Does Your Business Radar Work? / Opportunity Systems for Intelligence
Several problems present in the field of intelligence and early warning system are examined and a number of concepts are proposed that can be institutionalized in order to overcome these problems. A potential solution is offered via integrating the areas of competitive intelligence, balanced scorecard, and business performance indicators in order do develop a comprehensive early warning capacity.
Intelligence concerns the awareness and knowledge of the external business environment. The definition that is used here is that business intelligence is a systematized and continuous approach to focus, collect, analyze, communicate, and use information about customers, competitors, distributors, technology, political issues, macroeconomic issues, and political issues in order to increase the competitiveness of the organization.
Many organizations state that they rely mostly on informal mechanisms to support this external knowledge. This disproportionate reliance on informal mechanisms is a vestige of management thinking from the previous century.
Key Statements from the Document
- Business/Competitive Intelligence: systematized and continuous approach to focus, collect, analyze, communicate, and use information about customers, competitors, distributors, technology, macroeconomic issues and political issues in order to increase the competitiveness of the organization.
- Porter’s thinking regarding the nature of competitive strategy and competitive advantage provided the starting point for BI/CI.
- Formalized intelligence and EWOS systems are needed in today’s competitive arena.
EWS Purpose: Surprise avoidance through risk identification and monitoring of these risks and warning should any threat occur. - Early warning system is a systematized business control system for handling external risks and avoiding surprises in a proactive and continuous manner.Literature on political science, history and military intelligence give insight into the combination of these three areas.
- EWOS must be approached from a business/decision perspective and not from a technology perspective.
- Targets for focused EWOS are set by identifying a chain-ofevents leading up to a specific situation that might pose a threat or an opportunity.
- Unfocused EWOS do not have specific targets.
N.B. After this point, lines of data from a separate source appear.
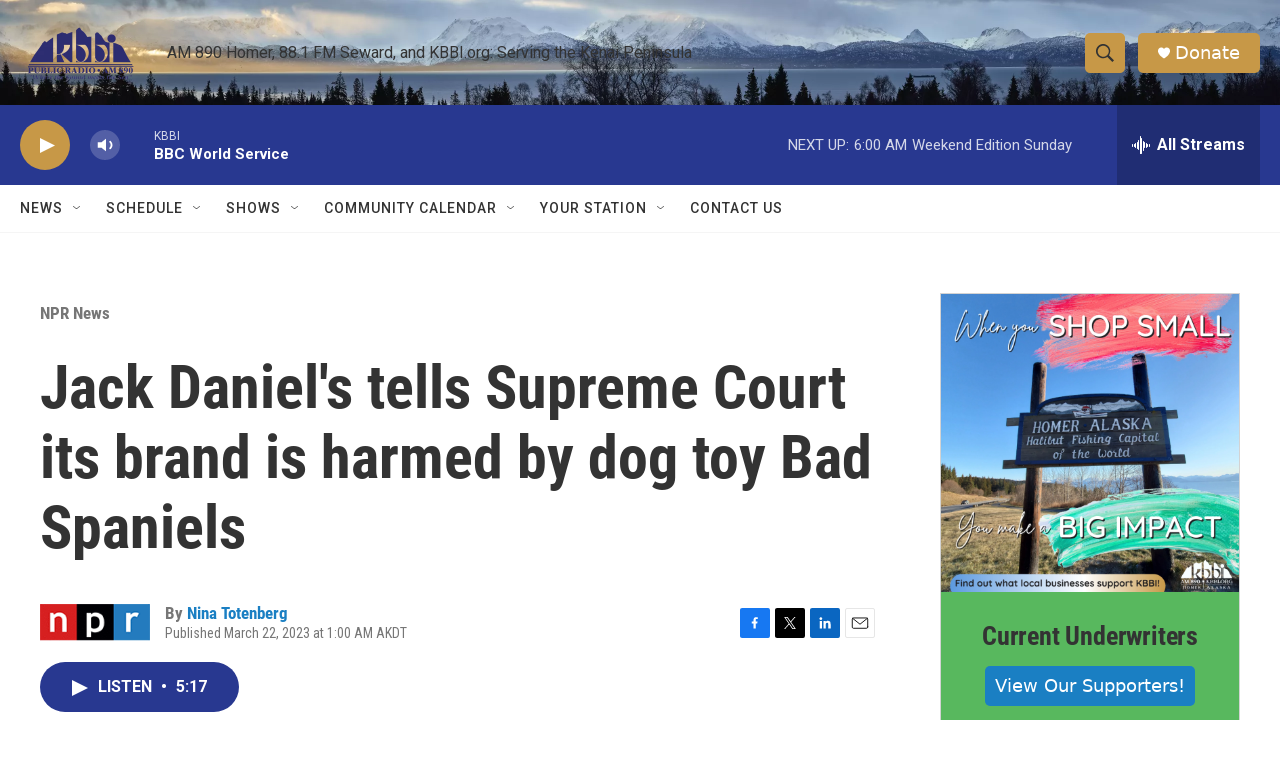

--- FILE ---
content_type: text/html; charset=utf-8
request_url: https://www.google.com/recaptcha/api2/aframe
body_size: 268
content:
<!DOCTYPE HTML><html><head><meta http-equiv="content-type" content="text/html; charset=UTF-8"></head><body><script nonce="QZ_BEXhUnBGq3lsHaP8qnw">/** Anti-fraud and anti-abuse applications only. See google.com/recaptcha */ try{var clients={'sodar':'https://pagead2.googlesyndication.com/pagead/sodar?'};window.addEventListener("message",function(a){try{if(a.source===window.parent){var b=JSON.parse(a.data);var c=clients[b['id']];if(c){var d=document.createElement('img');d.src=c+b['params']+'&rc='+(localStorage.getItem("rc::a")?sessionStorage.getItem("rc::b"):"");window.document.body.appendChild(d);sessionStorage.setItem("rc::e",parseInt(sessionStorage.getItem("rc::e")||0)+1);localStorage.setItem("rc::h",'1769945980495');}}}catch(b){}});window.parent.postMessage("_grecaptcha_ready", "*");}catch(b){}</script></body></html>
Their purpose is to detect new issues and events previously unforeseen or understood.
- To detect weak signals, companies need to expand their business environment scanning/intelligence attention in a wider swath than just their immediate business environment.
- Combining focused and unfocused EWOS with scenario analysis is the basis for a comprehensive EWOS with the purpose of detecting both identified possible threats and opportunities as well as identifying new, previously unforeseen possible threats and opportunities.